Committee for Children Blog

The New Dairy Council

This week's blog is by Executive Director Joan Duffell.

Joan DuffellCommittee for Children offers a wonderful array of evidence-based social-emotional learning curricula, but we certainly are not alone as providers of quality SEL programs. Several years ago a few of us in the SEL field began talking about the benefits of forming a sort of “Dairy Council.” Just as US farmers formed a Dairy Council years ago in order to build a stronger market need and unified case for the benefits of dairy products for consumers, we envisioned bringing together top-quality SEL program providers to combine our voices and efforts to generate greater awareness of and support for quality SEL practices. We could see that we would always be limited in expanding quality SEL into everyday education as long as our efforts in advocacy, marketing, assessment, and establishment of best practices were conducted within our independent organizational “silos.”

Recently, a major funder of SEL took a strong interest in the idea—as a result, the NoVo Foundation provided a grant to CASEL (the Center for Academic, Social, and Emotional Learning) to establish a “Social-Emotional Learning Program Providers Working Group.”

→ Record extracts
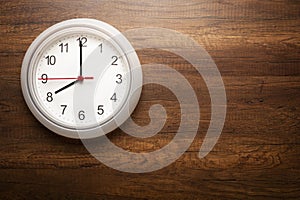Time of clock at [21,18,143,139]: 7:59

* * *

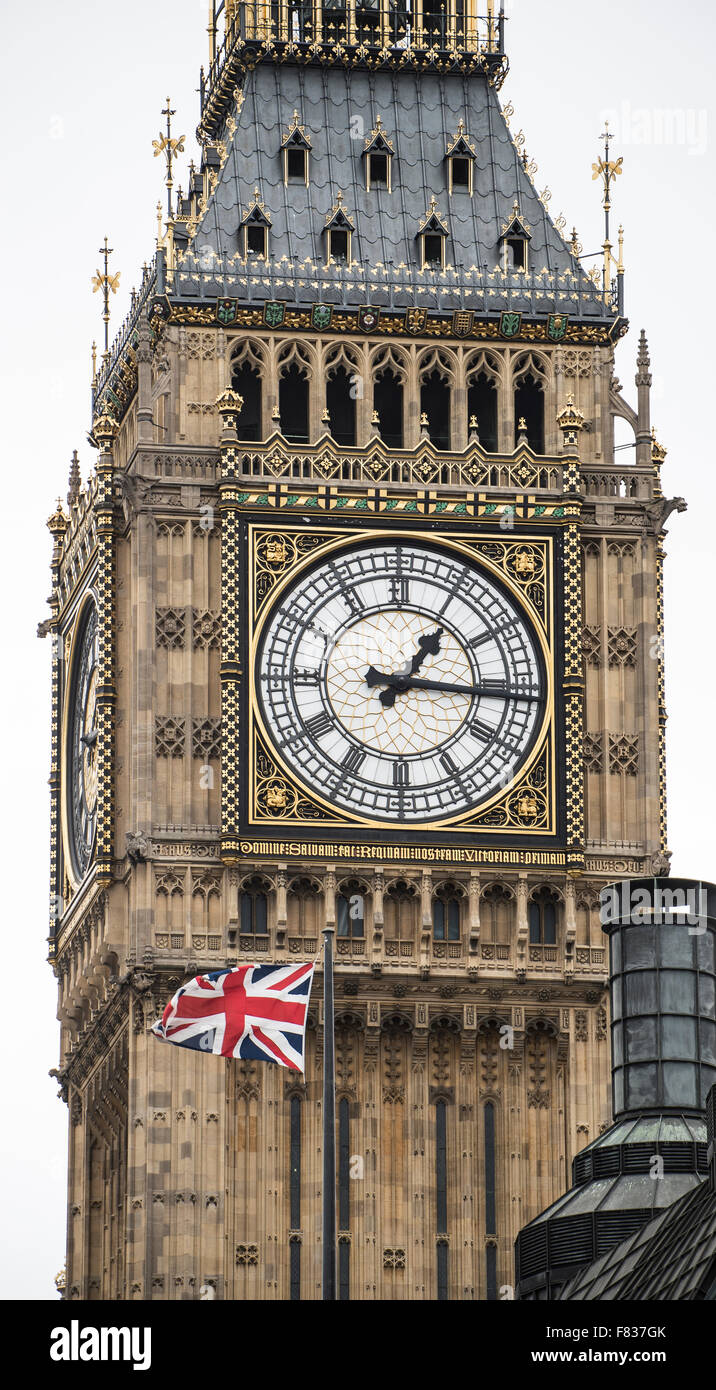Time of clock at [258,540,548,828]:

→ Exercise aim
Condense the paragraph of the blog post above that begins "Recently, a major funder of SEL" into a single sentence that keeps its main facts.

→ Answer for this exercise
Taking a strong interest in the idea, the NoVo Foundation, a major SEL funder, gave CASEL (the Center for Academic, Social, and Emotional Learning) a grant to establish a "Social-Emotional Learning Program Providers Working Group."